Violin Concerto in E Minor

Op. 64

Mendelssohn’s Violin Concerto, Op. 64 was hailed as the true successor to Beethoven’s following its first performance in 1845, and it breathed new life into the virtuoso concerto form. The soloist at that Leipzig premiere was the Gewandhaus concertmaster Ferdinand David, and the work was soon taken up by the 14-year-old Joseph Joachim (later to be a much-valued friend and colleague of Schumann and Brahms), establishing the fame it has enjoyed ever since. Of course, to create something that sounds so effortless requires a great deal of effort, and the concerto was seven years in the making. The Violin Concerto innovates from its very opening, its anguished, high-lying solo line floating above a turbulent accompaniment before the relative tranquillity of the second theme that is introduced by clarinets. The cadenza lands early, crowning the Allegro’s development rather than heralding its coda.

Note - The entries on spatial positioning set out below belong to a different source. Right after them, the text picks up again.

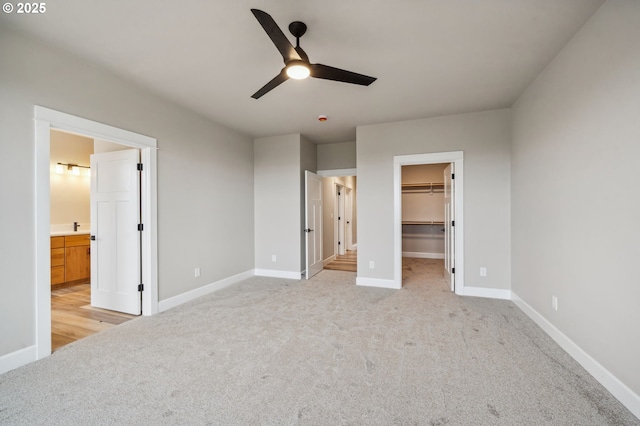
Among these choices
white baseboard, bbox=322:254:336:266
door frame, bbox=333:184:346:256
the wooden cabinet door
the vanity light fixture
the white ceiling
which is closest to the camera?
the white ceiling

Mendelssohn links the three movements with transition passages—an idea he borrowed from Weber’s 1821 Konzertstück in F Minor, Op. 79—and the central “Andante” is a song-without-words, its unruffled outer sections enfolding a minor-key passage of greater emotional ambiguity. Another transition and trumpet fanfares announce the feather-light finale, the soloist’s acrobatics vaulting over the orchestra and leading the repetitions of the rondo theme along ever more intriguing harmonic byways. Along with the Romantic violin concertos of Beethoven, Brahms and Bruch, Mendelssohn’s Op. 64 is an essential part of the virtuoso violinist’s armoury and a rite of passage for any aspiring soloist.